▶ Dataset records
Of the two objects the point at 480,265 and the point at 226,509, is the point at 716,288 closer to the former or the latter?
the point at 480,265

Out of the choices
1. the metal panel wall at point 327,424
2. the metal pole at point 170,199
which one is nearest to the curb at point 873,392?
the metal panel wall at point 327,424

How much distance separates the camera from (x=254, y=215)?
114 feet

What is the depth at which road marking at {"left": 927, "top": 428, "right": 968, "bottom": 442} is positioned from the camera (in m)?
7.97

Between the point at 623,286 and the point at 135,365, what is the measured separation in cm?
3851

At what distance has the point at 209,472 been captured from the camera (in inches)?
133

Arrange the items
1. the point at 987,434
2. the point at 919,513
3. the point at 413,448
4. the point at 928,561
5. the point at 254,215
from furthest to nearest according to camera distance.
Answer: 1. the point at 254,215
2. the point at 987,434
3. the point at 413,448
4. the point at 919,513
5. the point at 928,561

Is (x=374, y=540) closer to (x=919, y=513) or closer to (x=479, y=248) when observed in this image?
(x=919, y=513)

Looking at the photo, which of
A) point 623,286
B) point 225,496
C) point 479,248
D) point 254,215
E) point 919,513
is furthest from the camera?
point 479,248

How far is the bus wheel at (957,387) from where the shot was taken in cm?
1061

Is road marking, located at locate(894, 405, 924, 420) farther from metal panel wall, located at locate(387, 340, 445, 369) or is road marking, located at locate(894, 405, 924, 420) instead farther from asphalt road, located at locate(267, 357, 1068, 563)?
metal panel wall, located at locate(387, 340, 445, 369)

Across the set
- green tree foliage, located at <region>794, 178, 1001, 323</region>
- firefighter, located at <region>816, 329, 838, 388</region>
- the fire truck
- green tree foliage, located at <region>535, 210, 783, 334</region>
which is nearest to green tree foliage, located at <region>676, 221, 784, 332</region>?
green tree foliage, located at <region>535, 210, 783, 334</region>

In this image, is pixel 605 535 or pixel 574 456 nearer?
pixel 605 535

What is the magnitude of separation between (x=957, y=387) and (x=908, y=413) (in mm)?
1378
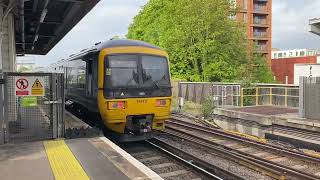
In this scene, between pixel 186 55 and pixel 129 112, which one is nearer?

▶ What you have to do
Leave out the pictures and copy the rest of the material above exactly.

▶ Task answer
Of the two objects the point at 480,265 and the point at 226,509, is the point at 716,288 closer to the former or the latter?
the point at 480,265

Out of the choices
1. the metal panel wall at point 327,424
2. the metal pole at point 170,199
which one is nearest to the curb at point 873,392?
the metal panel wall at point 327,424

How much distance separates the camera from (x=254, y=215)?
114 feet

What is the depth at which road marking at {"left": 927, "top": 428, "right": 968, "bottom": 442} is positioned from the camera (in m)?
7.97

Between the point at 623,286 and the point at 135,365, what is the measured separation in cm?
3851

At what distance has the point at 209,472 been captured from the camera (in inches)?
133

Arrange the items
1. the point at 987,434
2. the point at 919,513
3. the point at 413,448
4. the point at 928,561
5. the point at 254,215
from furthest to nearest according to camera distance.
Answer: 1. the point at 254,215
2. the point at 987,434
3. the point at 413,448
4. the point at 919,513
5. the point at 928,561

Is (x=374, y=540) closer to (x=919, y=513) or closer to (x=479, y=248) when observed in this image?
(x=919, y=513)

Looking at the photo, which of
A) point 623,286
B) point 225,496
C) point 479,248
D) point 254,215
E) point 919,513
is furthest from the camera?
point 479,248

How far is the bus wheel at (957,387) from where the shot was taken in cm?
1061

Is road marking, located at locate(894, 405, 924, 420) farther from metal panel wall, located at locate(387, 340, 445, 369) or is road marking, located at locate(894, 405, 924, 420) instead farther from asphalt road, located at locate(267, 357, 1068, 563)?
metal panel wall, located at locate(387, 340, 445, 369)

Across the set
- green tree foliage, located at <region>794, 178, 1001, 323</region>
- firefighter, located at <region>816, 329, 838, 388</region>
- the fire truck
- green tree foliage, located at <region>535, 210, 783, 334</region>
which is nearest to green tree foliage, located at <region>676, 221, 784, 332</region>?
green tree foliage, located at <region>535, 210, 783, 334</region>

In this image, is pixel 605 535 or pixel 574 456 nearer?
pixel 605 535

What is the magnitude of separation between (x=957, y=387) and (x=908, y=413) (in mm)?
1378
In this scene, between pixel 186 55 and pixel 129 112, which one is nearer?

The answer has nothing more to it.